Detecting persuasion techniques in texts might help to spot relevant text fragments with manipulative content. A wide range of relevant datasets for detection of such techniques in online news exists: [Da San Martino et al., 2020] [Piskorski et al., 2023] [Piskorski et al., 2024].

How to Participate

  • Ask to participate on the registration page, once your account is checked you'll be able to access the data and have the possibility to submit your predictions.
  • After we manually verify your account, you will get an email with your team passcode. In case you do not receive the email, after checking your SPAM folder, then send us an email. We recommed you write down the passcode (and bookmark your team page).
    We will use your email only to send you updates on the corpus or to let you know if we organise any event on the topic, we promise.
  • Use the passcode on the top-right box to enter your team page. There you can download the data and submit your runs.
  • Phase 1. Submit your predictions on the development set to check your performance evolution. You will get an immediate feedback for each submission and you can check other participants' performances.
    Avoid submitting an abnormal number of submissions with the purpose of guessing the gold labels.
    Manual predictions are forbidden; the whole process should be automatic.
  • Phase 2. Once the test set is available, you will be able to submit your predictions on it, but you won't get any feedback until the end of the evaluation phase.
    You can make as many submissions as you like, but we will evaluate only the latest one.

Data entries
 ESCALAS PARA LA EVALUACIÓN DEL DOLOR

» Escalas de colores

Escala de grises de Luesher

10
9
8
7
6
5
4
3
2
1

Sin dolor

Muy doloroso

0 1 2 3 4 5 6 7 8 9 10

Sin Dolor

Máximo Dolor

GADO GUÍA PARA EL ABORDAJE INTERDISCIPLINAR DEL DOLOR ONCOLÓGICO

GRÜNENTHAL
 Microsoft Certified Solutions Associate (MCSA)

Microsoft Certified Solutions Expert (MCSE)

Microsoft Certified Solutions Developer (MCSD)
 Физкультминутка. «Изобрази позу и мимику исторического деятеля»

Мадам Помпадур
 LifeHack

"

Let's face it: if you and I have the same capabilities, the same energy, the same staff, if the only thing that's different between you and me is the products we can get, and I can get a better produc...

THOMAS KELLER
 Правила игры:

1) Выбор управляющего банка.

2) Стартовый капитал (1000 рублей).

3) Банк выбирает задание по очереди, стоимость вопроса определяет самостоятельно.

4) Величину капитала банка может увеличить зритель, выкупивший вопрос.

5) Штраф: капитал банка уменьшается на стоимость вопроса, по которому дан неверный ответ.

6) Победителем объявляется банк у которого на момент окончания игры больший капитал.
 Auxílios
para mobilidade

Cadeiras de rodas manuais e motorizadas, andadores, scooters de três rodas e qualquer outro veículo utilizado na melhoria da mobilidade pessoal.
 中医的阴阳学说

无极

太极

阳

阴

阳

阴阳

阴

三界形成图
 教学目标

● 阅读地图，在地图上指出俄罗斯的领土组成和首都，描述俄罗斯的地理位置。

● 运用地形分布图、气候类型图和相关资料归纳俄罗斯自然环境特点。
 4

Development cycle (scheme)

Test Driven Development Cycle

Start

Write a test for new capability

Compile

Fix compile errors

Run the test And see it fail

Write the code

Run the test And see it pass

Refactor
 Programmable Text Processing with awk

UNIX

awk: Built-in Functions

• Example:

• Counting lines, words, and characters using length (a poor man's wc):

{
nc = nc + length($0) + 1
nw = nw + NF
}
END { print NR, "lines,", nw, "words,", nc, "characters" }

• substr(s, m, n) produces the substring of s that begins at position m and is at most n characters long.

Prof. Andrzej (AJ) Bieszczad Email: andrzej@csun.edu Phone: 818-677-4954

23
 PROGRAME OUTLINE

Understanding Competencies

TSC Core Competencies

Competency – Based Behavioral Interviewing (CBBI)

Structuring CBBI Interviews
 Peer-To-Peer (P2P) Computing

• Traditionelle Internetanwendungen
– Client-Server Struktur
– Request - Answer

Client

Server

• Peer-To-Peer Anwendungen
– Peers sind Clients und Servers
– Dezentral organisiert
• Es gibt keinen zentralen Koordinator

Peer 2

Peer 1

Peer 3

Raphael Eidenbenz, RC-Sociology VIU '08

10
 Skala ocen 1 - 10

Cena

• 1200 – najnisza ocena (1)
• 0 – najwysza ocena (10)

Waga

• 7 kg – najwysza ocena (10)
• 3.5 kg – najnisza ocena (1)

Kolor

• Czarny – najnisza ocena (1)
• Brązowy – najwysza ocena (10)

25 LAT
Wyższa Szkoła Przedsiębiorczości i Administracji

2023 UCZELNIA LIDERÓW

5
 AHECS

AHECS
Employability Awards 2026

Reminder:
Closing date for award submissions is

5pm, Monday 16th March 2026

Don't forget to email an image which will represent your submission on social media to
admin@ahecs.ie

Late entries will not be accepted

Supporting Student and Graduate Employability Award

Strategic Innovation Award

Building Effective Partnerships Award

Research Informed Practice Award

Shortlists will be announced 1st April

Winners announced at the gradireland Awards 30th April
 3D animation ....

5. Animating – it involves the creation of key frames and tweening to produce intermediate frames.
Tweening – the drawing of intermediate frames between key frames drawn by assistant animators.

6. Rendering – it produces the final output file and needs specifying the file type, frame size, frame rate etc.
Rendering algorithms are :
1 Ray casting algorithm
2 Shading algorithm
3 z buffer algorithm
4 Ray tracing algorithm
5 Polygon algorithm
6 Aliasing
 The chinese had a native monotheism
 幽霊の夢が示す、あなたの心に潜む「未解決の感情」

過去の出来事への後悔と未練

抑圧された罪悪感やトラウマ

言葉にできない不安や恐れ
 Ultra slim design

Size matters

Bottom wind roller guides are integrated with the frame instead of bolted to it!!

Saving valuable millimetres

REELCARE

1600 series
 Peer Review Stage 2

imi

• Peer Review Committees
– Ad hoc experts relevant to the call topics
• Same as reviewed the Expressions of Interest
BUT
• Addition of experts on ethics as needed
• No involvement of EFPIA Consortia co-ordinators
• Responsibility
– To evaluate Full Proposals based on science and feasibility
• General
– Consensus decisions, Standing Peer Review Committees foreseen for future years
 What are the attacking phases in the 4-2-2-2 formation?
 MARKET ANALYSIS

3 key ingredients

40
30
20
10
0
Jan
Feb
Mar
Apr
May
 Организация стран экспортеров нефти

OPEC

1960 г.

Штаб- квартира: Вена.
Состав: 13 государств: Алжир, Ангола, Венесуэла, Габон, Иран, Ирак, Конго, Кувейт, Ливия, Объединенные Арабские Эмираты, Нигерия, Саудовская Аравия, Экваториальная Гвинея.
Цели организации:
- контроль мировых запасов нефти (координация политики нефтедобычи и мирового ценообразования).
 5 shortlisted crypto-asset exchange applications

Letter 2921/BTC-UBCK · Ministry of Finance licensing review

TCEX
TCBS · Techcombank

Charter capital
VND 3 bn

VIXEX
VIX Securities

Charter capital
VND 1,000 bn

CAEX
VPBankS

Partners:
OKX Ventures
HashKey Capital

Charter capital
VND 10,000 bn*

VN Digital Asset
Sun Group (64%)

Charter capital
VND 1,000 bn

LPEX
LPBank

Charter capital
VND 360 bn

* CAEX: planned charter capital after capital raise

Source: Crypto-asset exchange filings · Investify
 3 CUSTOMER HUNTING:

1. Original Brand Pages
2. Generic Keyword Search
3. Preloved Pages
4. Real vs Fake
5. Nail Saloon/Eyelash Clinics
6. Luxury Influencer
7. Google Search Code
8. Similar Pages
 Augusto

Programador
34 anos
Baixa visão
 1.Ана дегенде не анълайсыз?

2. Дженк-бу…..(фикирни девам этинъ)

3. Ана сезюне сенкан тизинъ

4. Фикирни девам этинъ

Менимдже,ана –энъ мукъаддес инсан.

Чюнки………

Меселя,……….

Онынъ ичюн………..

:: PROMPT 1 ::
On the persuasion-detection page, which submission on the test set gets evaluated?
:: PROMPT 2 ::
Continue the persuasion-detection page from the point where it stops.
These data entries have nothing to do with the persuasion-detection page.

:: ANSWER SECTION 1 ::
Only the latest one.

:: ANSWER SECTION 2 ::
  • The dataset may include content which is protected by copyright of third parties. It may only be used in the context of this shared task, and only for scientific research purposes. The dataset may not be redistributed or shared in part or full with any third party. You may not share you passcode with others or give access to the dataset to unauthorised users. Any other use is explicitly prohibited.
    In order to disseminate the results, we give the chance to the users to share a link to a paper or a website describing their systems.

Dates

15 July 2024 Task description available
9 September 2024 Registration opens
12 September 2024 First chunk of training data released
September/October 2024 Release of further training and development data
20 January 2025 Release of the gold labels of the development set
27 January 2025 Release of the test set
31 January 2025 at 23:59 (Anywhere on Earth) Test submission site closes
28 February 2025 System Paper Submission Deadline
31 March 2025 Notification to authors
21 April 2025 Camera ready papers due
Summer 2025 SemEval workshop (co-located with a major NLP conference)

Contact

We have created a google group for the task. Join it to ask any question and to interact with other participants.

Follow us on twitter to get the latest updates on the data and the competition!

If you need to contact the organisers only, send us an email.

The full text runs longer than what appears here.